The Edmonton air crash occurred on 4 September 1938. A Hawker Audax (serial number K7381) of No. 1 Elementary and Reserve Flying Training School, Royal Air Force, based at Hatfield, crashed into a residential area in Edmonton, Middlesex (now Greater London). The aircraft was being flown by a 19-year-old pilot, Sgt Stanley Robert Morris RAFVR. The pilot and 12 people on the ground were killed, including four children.

==Accident==
It is thought that Morris was attempting to land the aeroplane at Pymmes Park when it hit the roof of one house, fell into the roadway, and ended up on the roof of two houses on Dunholme Road, Edmonton, setting fire to the properties and killing the pilot and six of the occupants of the two houses. The 29 injured were taken to the North Middlesex Hospital, mostly with burns; 13 were detained in hospital, where five of them subsequently died.

==Inquest and investigation==
An inquest was held at North Middlesex Hospital on 7 September 1938, where evidence showed that the pilot was disobeying orders in flying over the area. An instructor at the Flying Training School said that Morris had been told to fly local circuits at Hatfield and should have stayed within three miles of the aerodrome. Edmonton was around 12 miles from Hatfield. The inquest heard that the aircraft had been fit to fly and had been flown by other pilots that day. Morris had also been seen on the same day low-flying contrary to his orders. The coroner returned a verdict of accidental death to all the victims.

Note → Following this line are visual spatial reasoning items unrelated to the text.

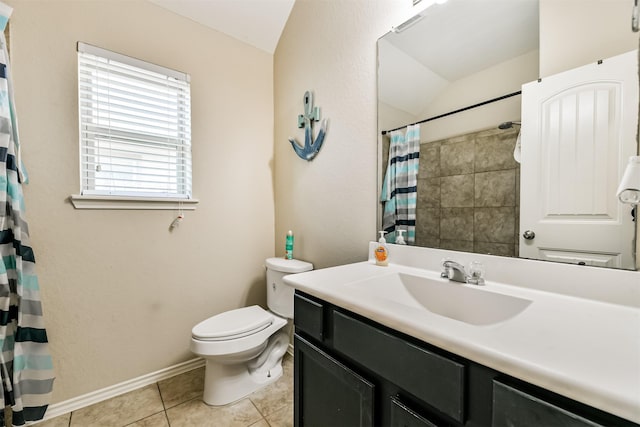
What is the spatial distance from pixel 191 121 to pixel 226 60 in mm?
550

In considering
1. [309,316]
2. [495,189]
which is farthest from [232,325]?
[495,189]

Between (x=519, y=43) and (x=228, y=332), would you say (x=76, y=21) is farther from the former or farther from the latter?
(x=519, y=43)

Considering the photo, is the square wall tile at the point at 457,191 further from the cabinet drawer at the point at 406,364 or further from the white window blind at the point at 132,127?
the white window blind at the point at 132,127

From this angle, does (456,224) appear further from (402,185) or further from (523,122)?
Answer: (523,122)

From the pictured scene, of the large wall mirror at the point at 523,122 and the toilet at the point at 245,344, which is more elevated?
the large wall mirror at the point at 523,122

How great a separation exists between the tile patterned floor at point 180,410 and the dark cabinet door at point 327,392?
0.54 m

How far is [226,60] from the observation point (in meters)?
1.92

The Air Ministry released a report on the accident stating that Morris was operating contrary to orders; not only had he flown further than three miles from the aerodrome, he was also manoeuvring at low level over a built-up area. He appears to have dived from 1000 ft, flattened out his dive and continued to fly at low level when he lost further height and struck the roof of a house. The investigation could find no evidence of a defect in the engine or aircraft.

==Aftermath==
Edward and James Letch, brothers who tried to rescue the pilot from the aircraft, died in hospital from burns. They were posthumously awarded the Order of the British Empire.

==Memorial==
In 2008 a memorial stone was laid at Dunholme Road Air Disaster Memorial in Church Street Cemetery on the seventieth anniversary of the crash.